Final answer:
An increase in the minimum wage to $15 per hour can have various effects on employment, unemployment rate of teenagers, availability of on-the-job training for low-skilled workers, and demand for high-skilled workers.
Step-by-step explanation:
A minimum wage increase from the current level to $15 per hour can have several effects:
a. Employment of people previously earning less than $15 per hour: One potential effect of an increase in the minimum wage is that some employers may not be able to afford to pay their employees the higher wage, which could lead to a reduction in employment for low-wage workers. However, empirical evidence suggests that the overall impact on employment is minimal.

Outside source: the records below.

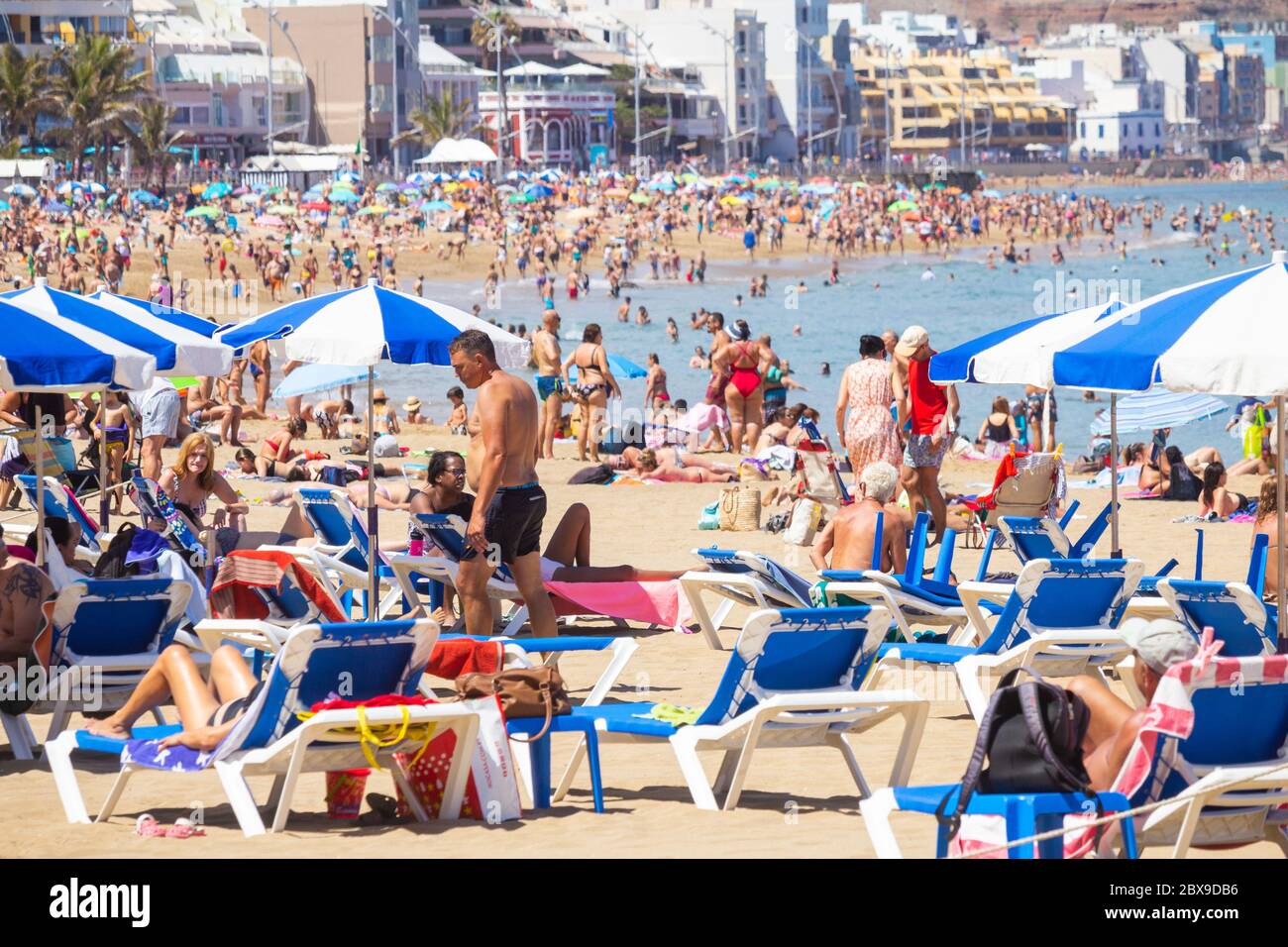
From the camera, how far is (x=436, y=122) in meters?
84.1

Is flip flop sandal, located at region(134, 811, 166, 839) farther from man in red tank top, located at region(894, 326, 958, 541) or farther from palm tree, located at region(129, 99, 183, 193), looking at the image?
palm tree, located at region(129, 99, 183, 193)

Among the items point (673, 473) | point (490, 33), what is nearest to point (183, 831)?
point (673, 473)

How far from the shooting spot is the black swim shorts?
24.5ft

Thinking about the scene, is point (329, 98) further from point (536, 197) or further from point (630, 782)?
point (630, 782)

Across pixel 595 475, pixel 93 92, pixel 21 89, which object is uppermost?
pixel 21 89

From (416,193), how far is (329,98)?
72.7 ft

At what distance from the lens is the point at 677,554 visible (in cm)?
1147

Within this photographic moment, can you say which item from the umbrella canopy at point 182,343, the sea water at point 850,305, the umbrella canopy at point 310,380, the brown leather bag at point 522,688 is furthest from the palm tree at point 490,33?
the brown leather bag at point 522,688

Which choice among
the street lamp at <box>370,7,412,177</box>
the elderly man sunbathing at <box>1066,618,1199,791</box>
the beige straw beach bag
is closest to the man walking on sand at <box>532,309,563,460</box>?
the beige straw beach bag

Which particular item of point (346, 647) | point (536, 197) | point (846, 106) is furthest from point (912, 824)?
point (846, 106)

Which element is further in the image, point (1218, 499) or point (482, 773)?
point (1218, 499)

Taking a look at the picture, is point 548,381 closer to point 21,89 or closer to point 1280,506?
point 1280,506

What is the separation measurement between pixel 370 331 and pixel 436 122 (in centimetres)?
7809
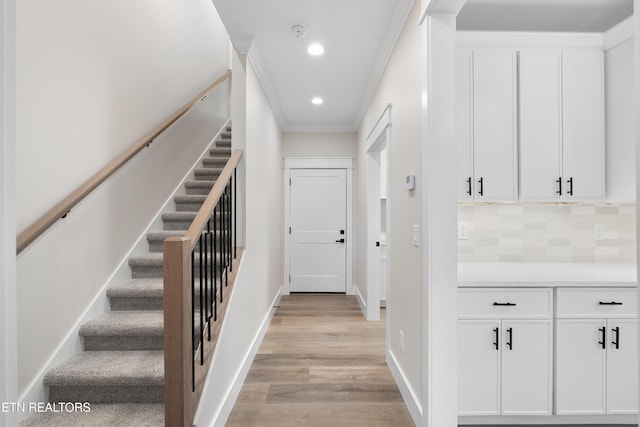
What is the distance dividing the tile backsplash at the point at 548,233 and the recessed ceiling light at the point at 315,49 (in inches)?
66.2

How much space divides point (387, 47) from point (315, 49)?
568mm

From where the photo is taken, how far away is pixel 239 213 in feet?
8.29

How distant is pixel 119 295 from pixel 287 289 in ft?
9.96

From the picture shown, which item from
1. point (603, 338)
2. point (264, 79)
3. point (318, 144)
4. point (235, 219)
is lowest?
point (603, 338)

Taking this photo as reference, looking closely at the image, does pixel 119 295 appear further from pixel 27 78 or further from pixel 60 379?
pixel 27 78

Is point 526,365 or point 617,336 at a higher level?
point 617,336

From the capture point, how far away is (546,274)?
204cm

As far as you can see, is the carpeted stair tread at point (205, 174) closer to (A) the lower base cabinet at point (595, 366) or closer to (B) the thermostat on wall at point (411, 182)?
(B) the thermostat on wall at point (411, 182)

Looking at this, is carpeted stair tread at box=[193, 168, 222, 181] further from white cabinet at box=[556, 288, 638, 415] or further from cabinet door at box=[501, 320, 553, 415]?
white cabinet at box=[556, 288, 638, 415]

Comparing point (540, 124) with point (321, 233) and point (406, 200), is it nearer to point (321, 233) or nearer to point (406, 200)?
point (406, 200)

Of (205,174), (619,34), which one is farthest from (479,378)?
(205,174)

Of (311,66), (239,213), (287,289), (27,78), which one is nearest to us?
(27,78)

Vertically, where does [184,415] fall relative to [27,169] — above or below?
below

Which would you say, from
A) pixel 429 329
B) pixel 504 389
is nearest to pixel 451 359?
pixel 429 329
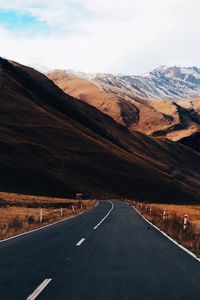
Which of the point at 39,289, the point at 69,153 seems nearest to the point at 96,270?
the point at 39,289

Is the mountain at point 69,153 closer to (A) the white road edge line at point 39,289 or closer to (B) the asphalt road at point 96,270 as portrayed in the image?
(B) the asphalt road at point 96,270

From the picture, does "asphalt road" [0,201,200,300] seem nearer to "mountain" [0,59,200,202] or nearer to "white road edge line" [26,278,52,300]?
"white road edge line" [26,278,52,300]

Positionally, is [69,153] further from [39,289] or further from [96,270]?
[39,289]

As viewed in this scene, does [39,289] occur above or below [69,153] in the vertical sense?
below

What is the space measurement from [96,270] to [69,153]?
4132 inches

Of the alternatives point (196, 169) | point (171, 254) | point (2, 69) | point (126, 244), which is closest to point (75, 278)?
point (171, 254)

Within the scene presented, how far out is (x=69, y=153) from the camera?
11712 cm

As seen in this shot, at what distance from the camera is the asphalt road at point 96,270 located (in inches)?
380

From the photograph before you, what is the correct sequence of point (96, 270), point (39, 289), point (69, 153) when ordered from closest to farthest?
1. point (39, 289)
2. point (96, 270)
3. point (69, 153)

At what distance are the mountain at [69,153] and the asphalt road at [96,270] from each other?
228 ft

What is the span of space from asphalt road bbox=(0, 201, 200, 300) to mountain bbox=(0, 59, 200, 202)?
69.6m

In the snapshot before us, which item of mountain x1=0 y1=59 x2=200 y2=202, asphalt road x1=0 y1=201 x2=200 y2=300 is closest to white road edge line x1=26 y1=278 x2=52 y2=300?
asphalt road x1=0 y1=201 x2=200 y2=300

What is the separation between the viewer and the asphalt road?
9.66 m

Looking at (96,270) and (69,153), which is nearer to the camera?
(96,270)
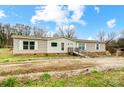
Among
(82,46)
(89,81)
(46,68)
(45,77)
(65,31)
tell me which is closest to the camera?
(89,81)

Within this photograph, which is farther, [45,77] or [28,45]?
[28,45]

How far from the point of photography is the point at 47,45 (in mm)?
14000

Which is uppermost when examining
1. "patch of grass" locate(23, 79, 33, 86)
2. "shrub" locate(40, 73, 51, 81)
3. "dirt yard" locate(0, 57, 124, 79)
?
"dirt yard" locate(0, 57, 124, 79)

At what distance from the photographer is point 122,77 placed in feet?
19.3

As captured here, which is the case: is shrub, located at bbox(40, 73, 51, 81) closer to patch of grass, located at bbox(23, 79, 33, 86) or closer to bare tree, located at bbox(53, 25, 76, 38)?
patch of grass, located at bbox(23, 79, 33, 86)

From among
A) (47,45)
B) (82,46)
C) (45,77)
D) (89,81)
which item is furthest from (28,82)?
(82,46)

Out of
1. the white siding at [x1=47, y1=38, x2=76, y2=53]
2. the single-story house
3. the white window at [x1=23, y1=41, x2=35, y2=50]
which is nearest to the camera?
the single-story house

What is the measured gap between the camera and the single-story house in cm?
1272

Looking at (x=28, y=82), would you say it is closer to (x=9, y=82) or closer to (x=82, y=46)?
(x=9, y=82)

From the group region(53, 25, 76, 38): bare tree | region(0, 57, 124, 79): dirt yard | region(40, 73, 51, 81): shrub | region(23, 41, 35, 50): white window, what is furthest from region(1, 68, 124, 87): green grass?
region(23, 41, 35, 50): white window

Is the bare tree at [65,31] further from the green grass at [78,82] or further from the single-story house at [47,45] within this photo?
the green grass at [78,82]

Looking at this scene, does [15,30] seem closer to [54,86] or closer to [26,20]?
[26,20]

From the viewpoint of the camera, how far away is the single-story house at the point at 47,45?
1272cm
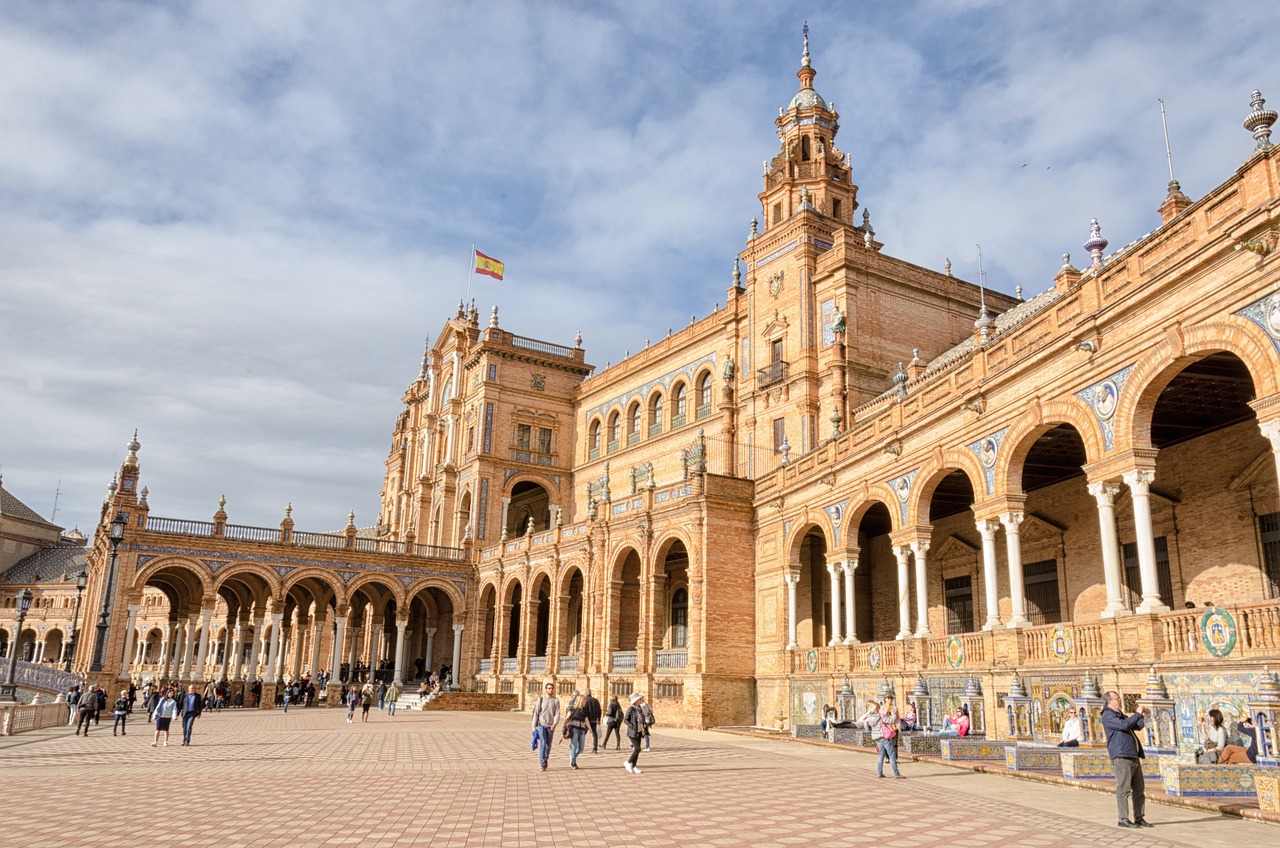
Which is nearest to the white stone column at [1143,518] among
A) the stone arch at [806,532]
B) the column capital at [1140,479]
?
the column capital at [1140,479]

b. Unemployment rate of teenagers: Teenagers may be more likely to be affected by an increase in the minimum wage, as they often hold jobs in industries that pay the minimum wage. If employers reduce hiring or cut back on hours to compensate for the higher wage, it could lead to an increase in the unemployment rate for teenagers.
c. Availability of on-the-job training for low-skilled workers: Higher minimum wage could potentially lead to a reduction in on-the-job training opportunities for low-skilled workers. As employers may be less willing to invest in training if the cost of labor increases.
d. Demand for high-skilled workers who are good substitutes for low-skilled workers: An increase in the minimum wage may lead to an increased demand for high-skilled workers who can perform similar tasks as low-skilled workers. Employers may choose to substitute low-skilled workers with high-skilled workers if they can afford to pay higher wages.
Overall, the impact of an increase in the minimum wage on these factors will depend on a variety of factors including the elasticity of labor demand and the specific characteristics of the labor market.